● **REQUIRED TASK**:
Rewrite the listing below, changing every occurrence of "background tree" to "distant tree" and leaving all other text untouched. Omit the pictures from your output.

● **RECORDS FOR THIS EXERCISE**:

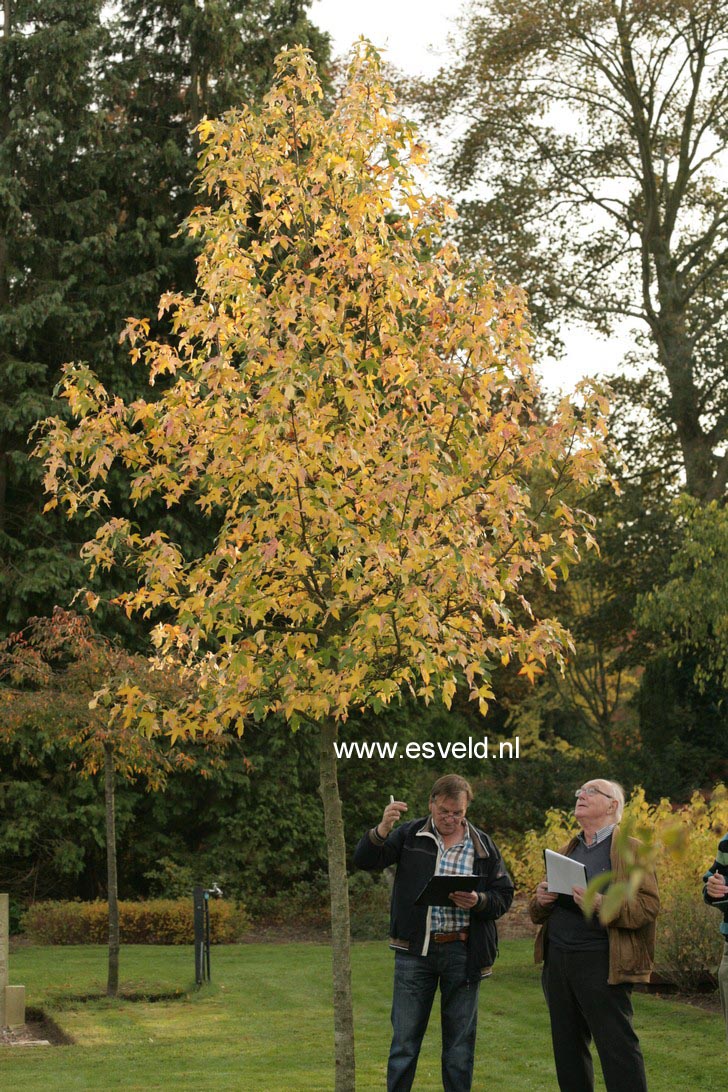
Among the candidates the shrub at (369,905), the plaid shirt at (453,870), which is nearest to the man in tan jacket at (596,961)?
the plaid shirt at (453,870)

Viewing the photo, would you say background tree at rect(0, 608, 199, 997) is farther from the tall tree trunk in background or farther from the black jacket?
the tall tree trunk in background

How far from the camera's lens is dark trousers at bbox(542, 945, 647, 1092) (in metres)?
5.54

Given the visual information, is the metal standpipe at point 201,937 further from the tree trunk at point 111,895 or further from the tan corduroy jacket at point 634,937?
the tan corduroy jacket at point 634,937

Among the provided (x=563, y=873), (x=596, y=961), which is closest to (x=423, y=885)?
(x=563, y=873)

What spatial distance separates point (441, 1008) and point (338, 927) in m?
1.27

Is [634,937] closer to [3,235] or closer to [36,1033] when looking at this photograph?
[36,1033]

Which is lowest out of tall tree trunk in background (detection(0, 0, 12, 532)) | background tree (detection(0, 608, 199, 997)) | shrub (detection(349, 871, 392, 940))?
shrub (detection(349, 871, 392, 940))

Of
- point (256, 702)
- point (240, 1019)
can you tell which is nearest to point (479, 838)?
point (256, 702)

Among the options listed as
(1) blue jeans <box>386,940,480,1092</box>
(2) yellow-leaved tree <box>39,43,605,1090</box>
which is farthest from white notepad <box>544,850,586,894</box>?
(2) yellow-leaved tree <box>39,43,605,1090</box>

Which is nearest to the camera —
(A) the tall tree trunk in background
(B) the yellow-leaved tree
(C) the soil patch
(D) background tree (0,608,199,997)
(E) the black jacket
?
(E) the black jacket

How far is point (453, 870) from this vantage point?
5.95 metres

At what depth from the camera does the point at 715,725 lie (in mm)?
21844

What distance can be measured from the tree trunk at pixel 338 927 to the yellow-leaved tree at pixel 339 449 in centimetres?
1

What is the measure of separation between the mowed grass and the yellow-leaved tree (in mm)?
1730
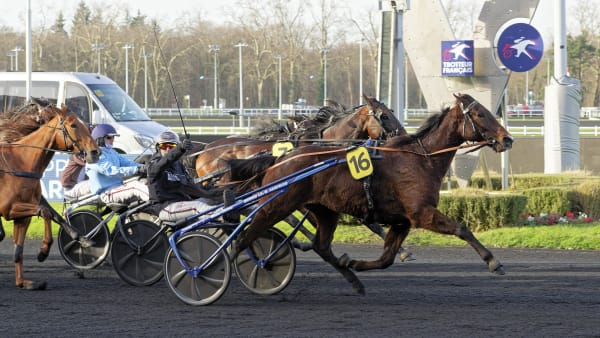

● **TASK RESPONSE**:
Among the candidates the shrub at (369,905), the plaid shirt at (453,870), which is nearest to the man in tan jacket at (596,961)?
the plaid shirt at (453,870)

Viewing the photo, would you say distant tree at rect(0, 608, 199, 997) is farther from the tall tree trunk in background or farther from the black jacket?
the tall tree trunk in background

How far from the camera's lens is dark trousers at bbox(542, 945, 647, 1092) (in metres)?
5.54

Given the visual information, is the metal standpipe at point 201,937 further from the tree trunk at point 111,895 or further from the tan corduroy jacket at point 634,937?
the tan corduroy jacket at point 634,937

Among the provided (x=563, y=873), (x=596, y=961), which is closest to (x=423, y=885)?
(x=563, y=873)

What spatial distance separates point (441, 1008) and point (338, 927) in m?
1.27

Is [634,937] closer to [3,235] or closer to [36,1033] when looking at this photograph?
[36,1033]

Which is lowest out of tall tree trunk in background (detection(0, 0, 12, 532)) | distant tree (detection(0, 608, 199, 997)) | shrub (detection(349, 871, 392, 940))?
shrub (detection(349, 871, 392, 940))

Of
- point (256, 702)
- point (240, 1019)
can you tell which is nearest to point (479, 838)?
point (256, 702)

Among the options listed as
(1) blue jeans <box>386,940,480,1092</box>
(2) yellow-leaved tree <box>39,43,605,1090</box>
which is farthest from white notepad <box>544,850,586,894</box>?
(2) yellow-leaved tree <box>39,43,605,1090</box>

Which is nearest to the camera —
(A) the tall tree trunk in background
(B) the yellow-leaved tree
(C) the soil patch
(D) distant tree (0,608,199,997)
(E) the black jacket
?
(E) the black jacket

How far is point (453, 870) from this vantage point?
5.95 metres

At what depth from the camera does the point at 715,725 lie (in mm)?
21844

What distance can be measured from the tree trunk at pixel 338 927 to the yellow-leaved tree at pixel 339 449 in centimetres?
1

What is the measure of separation between the mowed grass and the yellow-leaved tree (in mm)?
1730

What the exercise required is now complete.